HBO's 'The Normal Heart:' review

Mark Ruffalo, left, and Taylor Kitsch star in "The Normal Heart" on HBO. The movie's production spent 11 out of 33 filming days on Long Island, including four days on location in Fire Island and Glen Cove. Credit: HBO / Jojo Whilden
HBO's "The Normal Heart" arrives Sunday, and for the network - and director Ryan Murphy - this is a considerable undertaking not without risk, for these times are - in some regards - more polarized than '85, when the Joseph Papp production opened at the Public Theater. (The role of Ned Weeks - essentially the play's author Larry Kramer - was originated by "Midnight Express'" Brad Davis - Billy Hayes - who died in 1991, after having contracted AIDS.)
"The Normal Heart," HBO, Sunday, 9
What it's about: A disease is ravaging the gay community in New York, and writer Ned Weeks (Mark Ruffalo) is told by Dr. Emma Brookner (Julia Roberts) that sexual practices are likely tied to the emerging pandemic. And so begins his campaign - to convince the gay community, which equates sexual freedom with political identity, that it may be destroying itself, while also getting the rest or the New York establishment to pay attention, and proffer funds, which it is very reluctant to do.
With Bruce Niles (Taylor Kitsch), Tommy Boatwright (Jim Parsons) and others, he creates the Gay Men's Health Crisis, but Weeks alienates almost everyone, except his own lover, Felix Turner (Matt Bomer), a reporter at The New York Times, which ignores him as well. Based on the 1985 play by Larry Kramer, and directed by Ryan Murphy, this is Kramer's roman-à-clef .

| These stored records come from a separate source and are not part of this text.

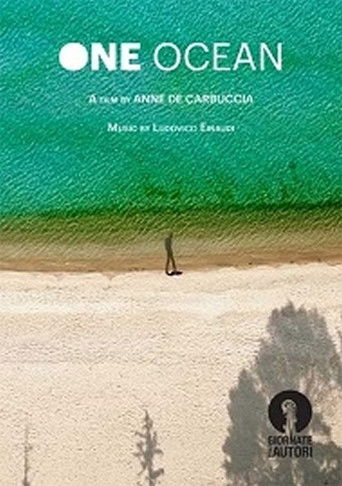 Poster for One Ocean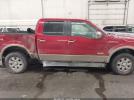 Ford F-150 Lariat Image 13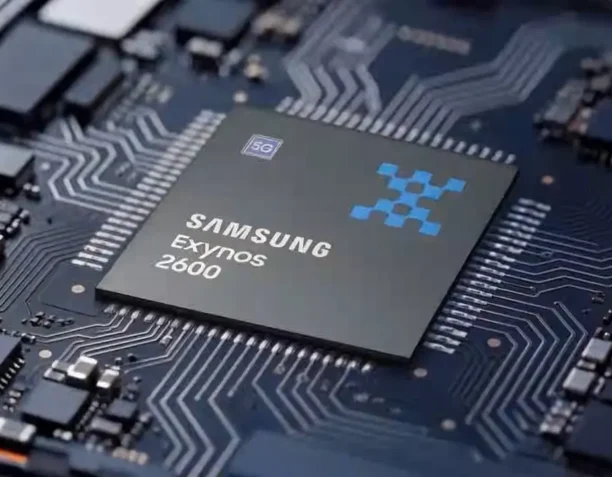 Samsung Boosts Exynos 2600 with AI Graphics Optimization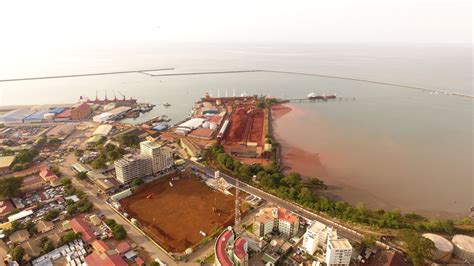 Conakry Port » Gallery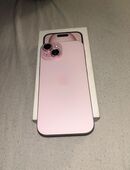 iPhone 15 Rosa in 63739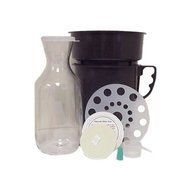 Filtron Cold Water Coffee Concentrate Brewer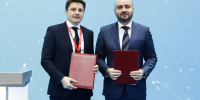 ПМЭФ — 2025: Самарская область развивает высокие технологии - Samara.Sm.News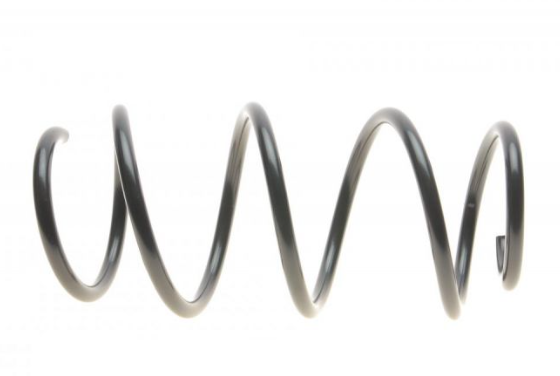 Пружина підвіски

My say: Reviving "The Normal Heart" couldn't have been an easy call for HBO or even Murphy, who is something of a kindred spirit with Kramer. Even in this moment of broad cultural acceptance of gay life and culture, there are many straight Americans who still see HIV-AIDS as a "gay cancer," or worse - the Scourge They Brought Upon Themselves.
Viewed in that context, "The Normal Heart" isn't just a cultural artifact but as relevant now as ever, especially considering that 36 million people have died over the intervening years.

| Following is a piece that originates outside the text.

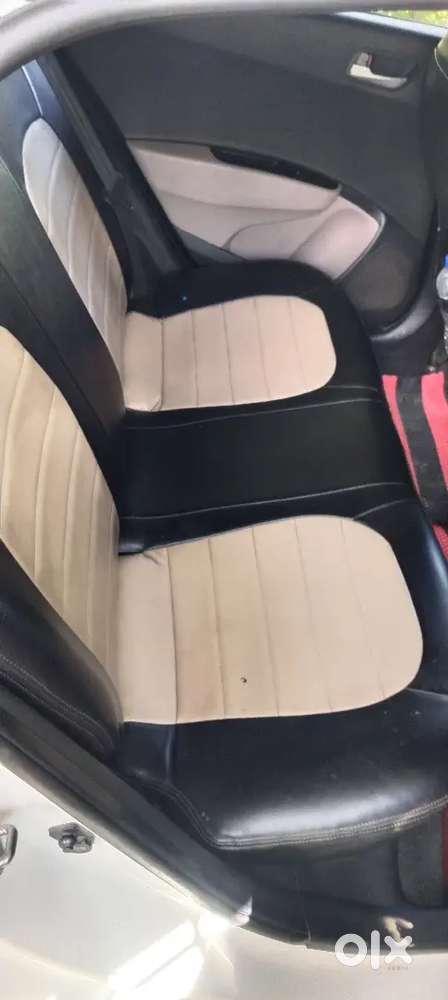 Hyundai Grand I10 2014 Petrol 83 Km Driven.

But this "Normal Heart" really has to be viewed in the context of 1985, when the pandemic was just underway, and the answers needed to urgent questions were still years in the future. Kramer, who went on to found Act Up, really was in a fury, and you can almost imagine him screaming at his word processor as he wrote.
That's the raw power of "The Normal Heart" - and the single biggest problem confronting viewers. You at moments do feel like you're getting punched over an argument that was settled years ago - and for millions of Americans saved by antiretroviral drugs, providentially settled too.
Why so much anger now? Murphy and his cast navigate their way around this by locating the humanity in the polemics - and "The Normal Heart" can be polemical, or, worse, can proceed with connect-the-dots narrative that feels occasionally TV-movie dated too.
"Heart," however, is largely Ned Weeks' story, and there's a moment early in the film that's clearly intended to rivet both the viewer's attention as much as his - and succeeds. He is walking down a quiet path at dusk, when he comes upon a threesome - a twisting, pulsating mass of human flesh that seems straight out of "Satyricon" (if "Satyricon" had been set on Fire Island, circa 1981).
Already critical of gay promiscuity, he finds this spectacle leaving him uncharacteristically speechless So this is the ultimate political expression of gay rights? Murphy plays this as a pivotal episode in the emerging portrait of the pre-radical, because if Weeks knows something is wrong - terribly wrong - why doesn't the rest of the world know as well?
That's the heart of "The Normal Heart," and what animates it, and ultimately turns it into something more than just another revival of a 30-year-old play. Weeks is a prophet who occasionally flays himself as much as others, because their world, after all, is his world too.
As superb as Ruffalo is, there are others who intermitently exceed him, at least in those few sharply drawn moments that underscore the furious urgency of the play (and movie): Joe Mantello, as Gay Men's Health Crisis staffer Mickey Marcus, who rages against Weeks and his own confusion. Or Parson's Boatwright, who collected and saved the Rolodex cards of the dead. Or Bomer's Turner, who is slowly consumed by the disease killing so many thousands of others. Or Roberts, as the wheelchair-bound Cassandra whose fury may actually exceed Weeks'.
The cast succeeds, and in the end, so does "Heart."
Bottom line: Excellent cast mitigates the flaws.